**PROBLEM**:
From the forum comments about Ahmadinejad, pull out the passage starting at "I agree with mmausner on this" and ending at "of bombers, etc.)", word for word.

Ahem, but, um, lack of popularity or mandate didn't stop Bush (or Olmert for that matter) from actually going to war and devastating other countries with no clear victory or point.  Why should it stop Ahmadinejad? 

Olmert may go to war again (many people say with Syria, some say Lebanon again, some say Iran) to bolster his tenuous hold on power (his approval rating here is between 0 and 3%!!!!)  Bush invaded first Afghanistan, then Iraq, and who knows who's next, despite his support even in the military getting thinner by the day.  Why should Ahmadinejad-- who operates in a considerably less democratic system, albeit sharing power with theocrats-- be any more beholden to the will of the people, or to rational decision making, or to accountability?  It's a weak argument at best, Josh.  Leaders can and do go ahead and take their countries into wars and disasters, with or without the consent of the people. Especially when they feel their power flagging (see, say, Milosevic!) 

If anything, declining support for Ahmadinejad may make him MORE likely to provoke war-- or has already.  Just as abducting Israeli soldiers provoked a war for Hezbollah, abducting the British sailors could easily have escalated to war with GB or the coalition-- it may only be luck that Iran got away with that one.





Anonymous


I agree with mmausner on

I agree with mmausner on this one. The weakness of a leader's support is no safeguard against war. The danger is increased when we're talking about nuclear missles. If a President or Dictator orders the military to attack a neighbor with the full forec of their conventional forces, there is a chance that the militry or lack of popular support would slow or stop the attack. That same leader would have a better chance of launching a nuclear strike against an enemy, since the attack prepartions can be done relatively secretly and quickly and involve less people (especially if the dleivery system is through a terorist attack rather than a fleet of bombers, etc.)

**DATA**:

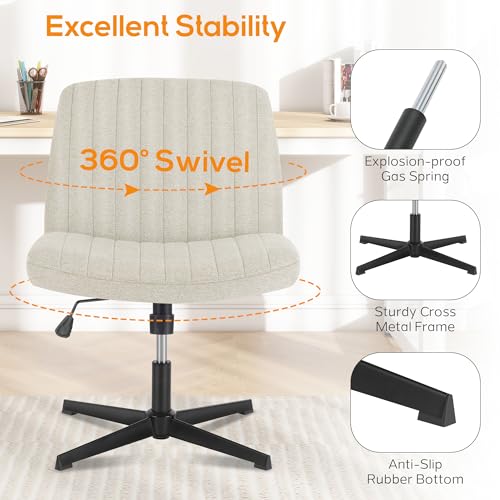 Stylish Criss Cross Armless Office Desk Chair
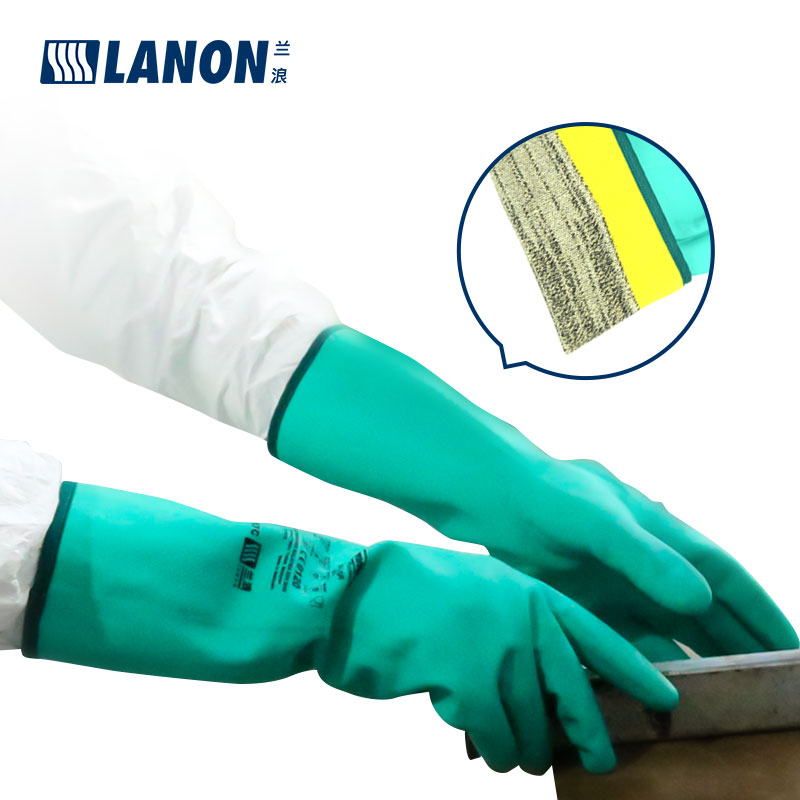 LANON蘭浪SR787C耐切割防化手套圖片1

**EXERCISE OUTPUT**:
I agree with mmausner on this one. The weakness of a leader's support is no safeguard against war. The danger is increased when we're talking about nuclear missles. If a President or Dictator orders the military to attack a neighbor with the full forec of their conventional forces, there is a chance that the militry or lack of popular support would slow or stop the attack. That same leader would have a better chance of launching a nuclear strike against an enemy, since the attack prepartions can be done relatively secretly and quickly and involve less people (especially if the dleivery system is through a terorist attack rather than a fleet of bombers, etc.)